Wendell Green Jr. added 13 points and eight assists, while EKU’s other Scott County star, sophomore Michael Moreno, scored 12.

“Everybody’s going to guard the paint on us right now and make us shoot shots, because we haven’t shot a great percentage,” Hamilton said. “I’m going to stand by my guys. We’re going to make shots. Brandon can make shots. Cooper can make shots. Peyton (Broughton) can make shots. We’re gonna be fine. As long as we’re not taking bad threes and we’re taking rhythm threes, I’m OK.”

Moreno scored all but two of his points in the second half after High Point trimmed a 23-point deficit down to 10.

“Michael was huge when we needed him to be huge. He got in foul trouble early, and he had fresh legs in the second half,” Hamilton said. “Michael Moreno’s a star, and that’s what stars do. When we need him the most, he steps up.”

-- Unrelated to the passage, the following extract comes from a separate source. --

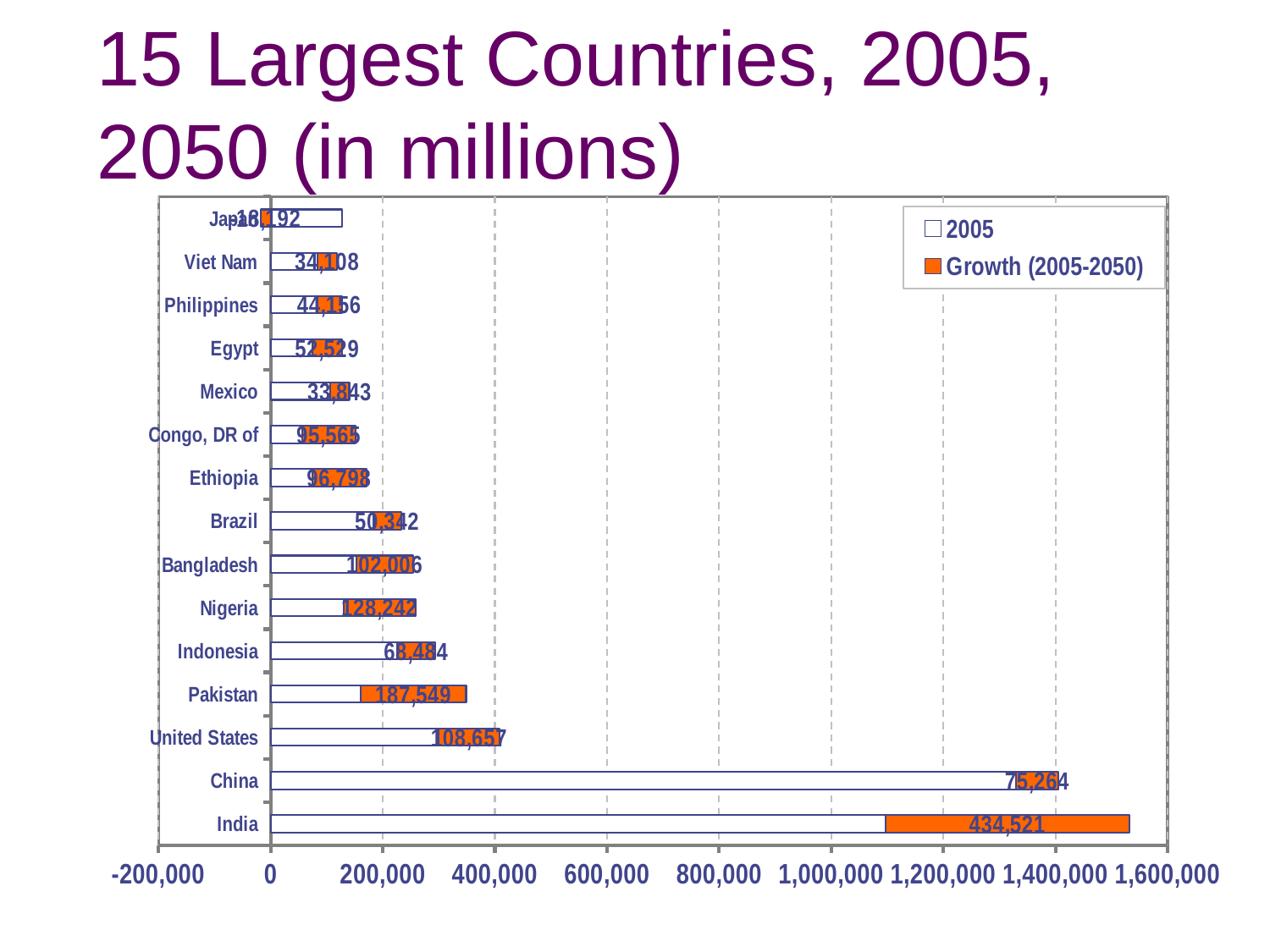
What is the Growth (2005-2050) value for Nigeria? 128,242 Is the 2005 value for China greater or less than 1,200,000? greater How many countries are shown in the chart? 15 How many series does the legend list? 2 Which has the larger Growth (2005-2050) value, Pakistan or Nigeria? Pakistan What is the Growth (2005-2050) value for India? 434,521 Which country has the largest Growth (2005-2050) value? India What is the difference between the Growth (2005-2050) values for India and China? 359,257 What is the Growth (2005-2050) value for the United States? 108,657 What kind of chart is shown on the slide? bar chart What is the Growth (2005-2050) value for Pakistan? 187,549 What is the difference between the Growth (2005-2050) values for Pakistan and the United States? 78,892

Eastern Kentucky improved to 7-2 overall in closing out its non-conference schedule. Its record of six wins and only the one loss to Xavier in those contests marks the Colonels’ best winning percentage outside the Ohio Valley Conference since the 1948-49 season.

EKU’s patented pressure forced 23 turnovers from High Point, which is coached by University of Kentucky hall of famer Tubby Smith.

Back in 1998, Hamilton was instrumental in winning a KHSAA state title as point guard at Scott County while Smith guided the Wildcats to the NCAA championship.

“I’ve met a lot of people coaching basketball. He’s the best. He and I have developed a great relationship. He recruited my guys at Hargrave (Military Academy). He signed one of them,” Hamilton said. “I played for one of his best friends, Ron Jirsa (at Marshall).

“The thing that stood out to me about Coach is a long time ago I worked one of his camps, and the first night he would go around and thank everybody, and he would talk to you like you had been lifelong friends. That’s the type of person he is. It’s an honor to coach against him. I just think the world of him.”